Deriving shear slowness in quadrupole acoustic logging requires an inversion method that takes into account the dispersion of the quadrupole mode and includes the effects of tool presence. The inversion can be run in both real-time and during memory processing but the required inputs may be different in either case due to the limited data availability in real time. However, the case study considered here shows the differences between real-time and recorded-mode inversions are minimal, and the real-time shear quality allowed accurate geomechanics analysis.
Two complementary models were used in a geomechanics analysis to compensate for the sensor offset difference in the bottomhole assembly (BHA) using the real-time quadrupole shear. The first model is based on geopressure gradients of vertical stress, pore pressure and fracture gradient. The second one incorporates the gradients of shear failure, depth of damage and breakdown. All the workflows used to obtain wellbore stability computation in real time include the determination of lithological facies, the elastic properties of each formation and rock strength parameters. The tectonic strain's correlations from the post-drilling analysis of two key offset wells enabled the modeling of the minimum and maximum horizontal stresses acting on the wall of the borehole from the poroelastic theory. Finally, by applying the Kirsch's equation, we are able to obtain a shear failure gradient of the borehole and also the plastic zone model, inferring the depth of damage in absolute terms from 5% to 10% of the diameter of the borehole in gauge or bit size.

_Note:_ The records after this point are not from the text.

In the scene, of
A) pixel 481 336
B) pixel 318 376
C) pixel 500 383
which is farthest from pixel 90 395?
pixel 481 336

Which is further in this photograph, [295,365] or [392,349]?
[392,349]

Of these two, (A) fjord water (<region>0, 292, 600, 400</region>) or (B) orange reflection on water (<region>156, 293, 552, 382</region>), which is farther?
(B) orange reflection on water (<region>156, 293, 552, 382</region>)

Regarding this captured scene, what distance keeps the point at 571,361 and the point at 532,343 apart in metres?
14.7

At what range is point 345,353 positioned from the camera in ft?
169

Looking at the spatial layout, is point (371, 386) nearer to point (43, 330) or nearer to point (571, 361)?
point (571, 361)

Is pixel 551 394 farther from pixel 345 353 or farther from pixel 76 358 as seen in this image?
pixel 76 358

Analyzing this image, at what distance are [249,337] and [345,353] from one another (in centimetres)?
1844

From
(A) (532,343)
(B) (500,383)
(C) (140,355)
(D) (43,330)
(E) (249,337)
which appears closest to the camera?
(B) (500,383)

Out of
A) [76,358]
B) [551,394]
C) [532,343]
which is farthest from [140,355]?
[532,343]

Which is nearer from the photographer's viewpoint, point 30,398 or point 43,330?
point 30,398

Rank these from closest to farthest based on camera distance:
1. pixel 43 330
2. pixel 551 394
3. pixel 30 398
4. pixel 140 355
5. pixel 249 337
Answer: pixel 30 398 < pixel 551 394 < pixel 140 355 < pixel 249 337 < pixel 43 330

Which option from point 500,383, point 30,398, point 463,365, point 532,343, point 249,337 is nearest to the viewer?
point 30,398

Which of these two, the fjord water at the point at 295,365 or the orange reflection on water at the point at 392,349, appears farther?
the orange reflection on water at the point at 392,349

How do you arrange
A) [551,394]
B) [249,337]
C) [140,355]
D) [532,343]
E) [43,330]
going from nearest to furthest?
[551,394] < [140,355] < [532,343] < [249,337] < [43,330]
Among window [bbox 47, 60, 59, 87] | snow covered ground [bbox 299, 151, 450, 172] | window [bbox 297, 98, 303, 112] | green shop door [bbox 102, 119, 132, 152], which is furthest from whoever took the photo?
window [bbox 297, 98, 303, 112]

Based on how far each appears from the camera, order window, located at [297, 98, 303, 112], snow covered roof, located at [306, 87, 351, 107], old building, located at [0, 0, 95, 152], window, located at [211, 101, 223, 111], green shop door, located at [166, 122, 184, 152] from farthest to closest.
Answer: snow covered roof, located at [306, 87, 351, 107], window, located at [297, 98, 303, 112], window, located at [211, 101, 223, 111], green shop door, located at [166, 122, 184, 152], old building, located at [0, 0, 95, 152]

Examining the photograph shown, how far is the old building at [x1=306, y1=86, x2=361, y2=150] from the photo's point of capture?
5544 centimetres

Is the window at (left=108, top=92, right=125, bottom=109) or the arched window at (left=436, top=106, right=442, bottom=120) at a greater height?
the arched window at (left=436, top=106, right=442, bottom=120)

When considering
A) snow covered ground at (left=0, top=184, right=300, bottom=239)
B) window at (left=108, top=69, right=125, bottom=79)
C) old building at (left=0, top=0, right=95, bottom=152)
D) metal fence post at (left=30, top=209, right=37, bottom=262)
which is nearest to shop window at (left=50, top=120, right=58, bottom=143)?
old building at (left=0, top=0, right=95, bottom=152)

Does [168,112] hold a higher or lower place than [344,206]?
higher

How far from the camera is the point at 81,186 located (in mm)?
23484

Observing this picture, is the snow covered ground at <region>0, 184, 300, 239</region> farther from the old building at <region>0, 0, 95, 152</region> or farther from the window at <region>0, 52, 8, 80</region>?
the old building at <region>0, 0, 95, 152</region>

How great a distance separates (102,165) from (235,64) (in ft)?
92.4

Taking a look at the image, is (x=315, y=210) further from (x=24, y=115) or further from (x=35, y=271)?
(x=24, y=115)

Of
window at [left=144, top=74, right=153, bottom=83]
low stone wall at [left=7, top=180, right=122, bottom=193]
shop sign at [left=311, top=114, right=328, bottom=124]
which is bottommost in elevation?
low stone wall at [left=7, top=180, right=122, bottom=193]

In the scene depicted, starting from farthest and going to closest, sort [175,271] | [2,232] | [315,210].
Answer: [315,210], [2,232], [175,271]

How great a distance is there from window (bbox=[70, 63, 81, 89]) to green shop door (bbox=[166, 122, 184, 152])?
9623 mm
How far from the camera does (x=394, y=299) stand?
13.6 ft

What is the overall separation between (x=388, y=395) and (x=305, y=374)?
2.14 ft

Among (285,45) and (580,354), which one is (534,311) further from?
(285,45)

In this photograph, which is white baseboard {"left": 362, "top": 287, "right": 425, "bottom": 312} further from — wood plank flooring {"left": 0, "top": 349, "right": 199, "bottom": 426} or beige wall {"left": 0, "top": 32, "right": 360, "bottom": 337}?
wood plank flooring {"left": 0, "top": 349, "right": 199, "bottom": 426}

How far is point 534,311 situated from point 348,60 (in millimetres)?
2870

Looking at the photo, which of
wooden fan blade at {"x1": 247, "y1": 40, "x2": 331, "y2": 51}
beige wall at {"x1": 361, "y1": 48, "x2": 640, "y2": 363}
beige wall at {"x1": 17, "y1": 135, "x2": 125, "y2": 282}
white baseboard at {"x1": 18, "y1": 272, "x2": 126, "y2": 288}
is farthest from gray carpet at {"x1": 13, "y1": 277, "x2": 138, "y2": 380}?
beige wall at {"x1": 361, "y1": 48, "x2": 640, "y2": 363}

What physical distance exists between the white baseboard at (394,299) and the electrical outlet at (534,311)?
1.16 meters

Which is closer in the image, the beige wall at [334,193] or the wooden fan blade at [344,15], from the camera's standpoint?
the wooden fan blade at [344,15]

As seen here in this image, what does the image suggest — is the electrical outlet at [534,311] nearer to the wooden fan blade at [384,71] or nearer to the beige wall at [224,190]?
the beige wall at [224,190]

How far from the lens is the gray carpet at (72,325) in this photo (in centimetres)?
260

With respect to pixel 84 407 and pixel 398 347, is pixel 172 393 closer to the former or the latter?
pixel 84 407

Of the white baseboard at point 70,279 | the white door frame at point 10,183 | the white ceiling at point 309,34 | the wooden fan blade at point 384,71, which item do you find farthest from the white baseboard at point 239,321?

This technique is applicable to any quad-combo acquisition that includes gamma ray, resistivity, density, neutron and sonic (compressional and shear) measurements. It is a proven methodology in fast formation with monopole acquisition, and it is starting to expand its application by adding the real-time quadrupole shear in slow formations. Thus, it enables us to evaluate wellbore stability in the slow formation, an answer finally available in real time thanks to the superior quadrupole shear measurement, workflow and expertise.